**WORK TASK 1**
Reproduce the post on rear wall enforcement word for word, starting at "Here is the" and ending at "for studio recordings.".
**WORK TASK 2**
Summarize the post on rear wall enforcement in two sentences.

[PASSAGE PROVIDED — start]

Last couple of years I make recordings of my progress for reference to know exactly what I do is correct and not just placebo. Trust me the rear half wall enforcement ( provided correct and even across the frequencies) can provide you the best listening experience even with low entry system. I have sample to prove for AB.

 

Here is the video of my playback captured with a binaural recordings from my listening chair. When you listen to the sound with the headphones you should feel the ambiance enveloping you. Although, the cheap $75 dollar mic didn't capture all the low level ambiance, still you should hear the difference. Of course, the quality is limited due to cheap ambiance speakers but this sound is more realistic and better representative of actual sound.

 

At 58 seconds, only the sound of my rear half (wall enforcement is heard). As you can hear they are quiet high and yet it integrate with the main sound perfectly. Of course, Wall enforcement helps large ensemble and may not be suitable for studio recordings.

[PASSAGE PROVIDED — finish]
[SOURCE MATERIAL — start]

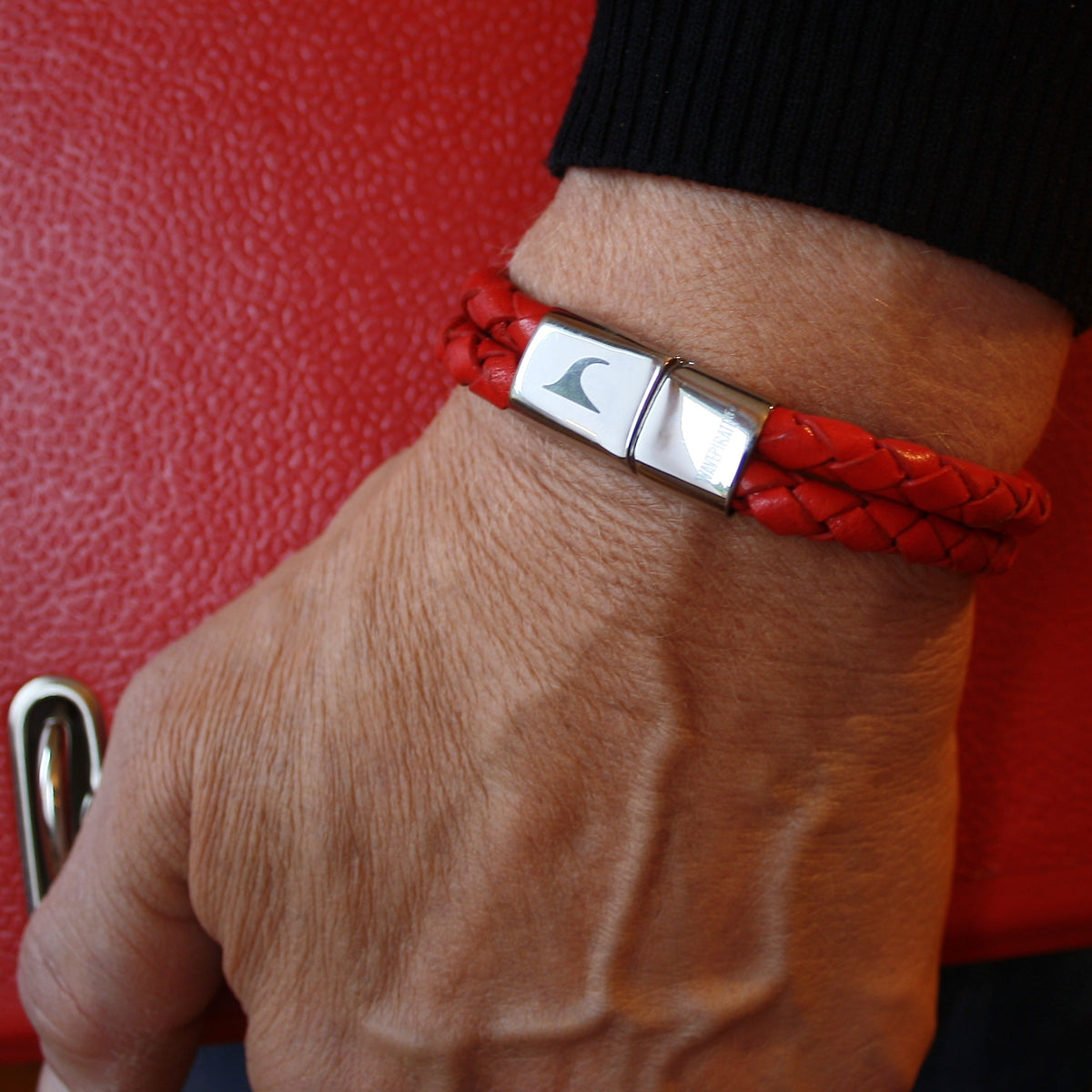 Herren-Leder-Armband-Tarifa-rot-geflochten-Edelstahlverschluss-getragen-wavepirate-shop-f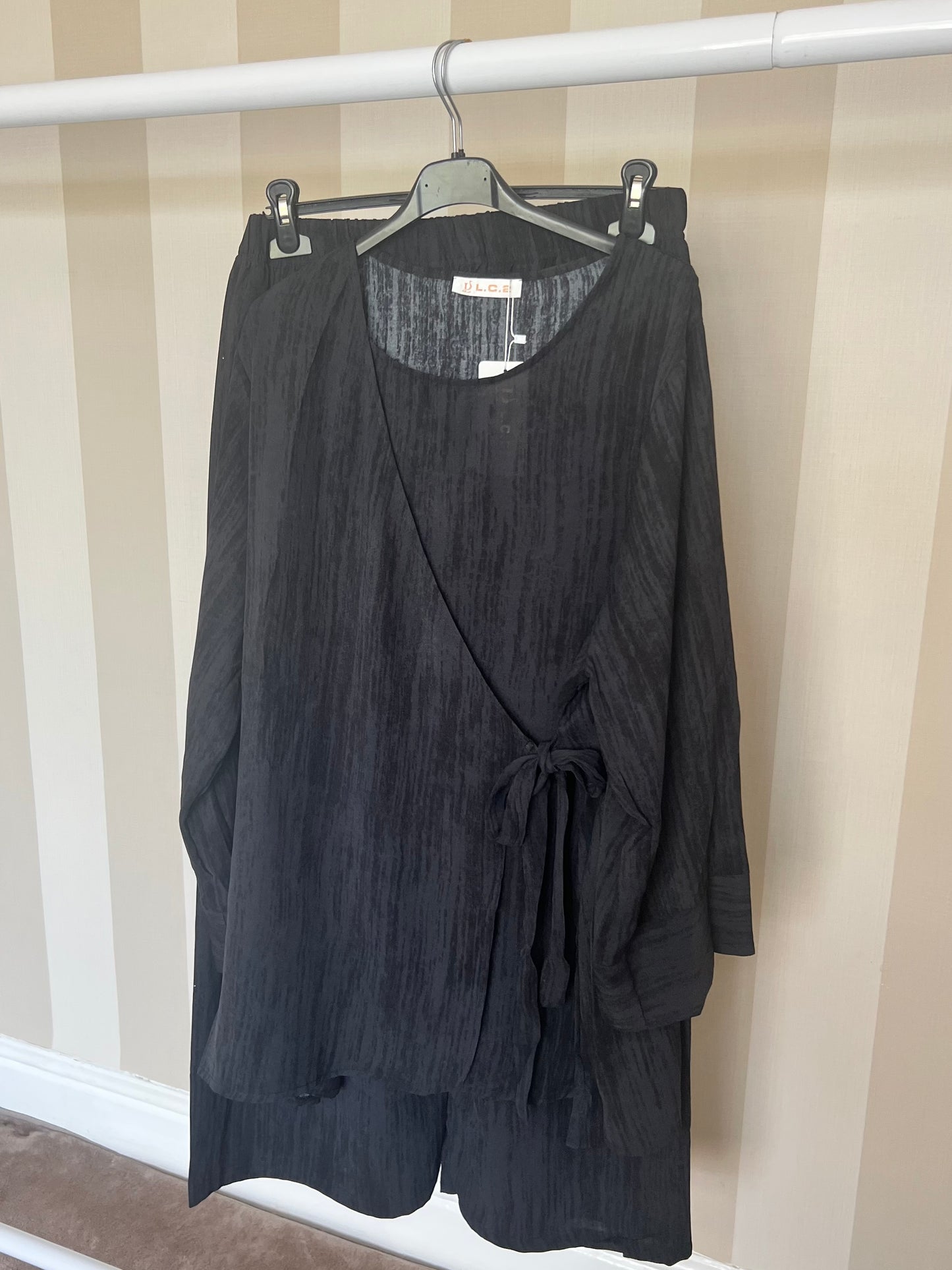 Pebble Wrap Co Ord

[SOURCE MATERIAL — finish]

**EXERCISE ANSWER 1**
Here is the video of my playback captured with a binaural recordings from my listening chair. When you listen to the sound with the headphones you should feel the ambiance enveloping you. Although, the cheap $75 dollar mic didn't capture all the low level ambiance, still you should hear the difference. Of course, the quality is limited due to cheap ambiance speakers but this sound is more realistic and better representative of actual sound.

 

At 58 seconds, only the sound of my rear half (wall enforcement is heard). As you can hear they are quiet high and yet it integrate with the main sound perfectly. Of course, Wall enforcement helps large ensemble and may not be suitable for studio recordings.

**EXERCISE ANSWER 2**
For the last couple of years the writer has recorded their progress to confirm that the changes are real and not placebo, and claims that rear half wall enforcement, applied correctly and evenly across the frequencies, can give the best listening experience even with an entry-level system. As proof, the writer shares a binaural recording made from the listening chair with a cheap $75 mic, in which only the rear half is heard at 58 seconds, and notes that wall enforcement helps large ensembles but may not suit studio recordings.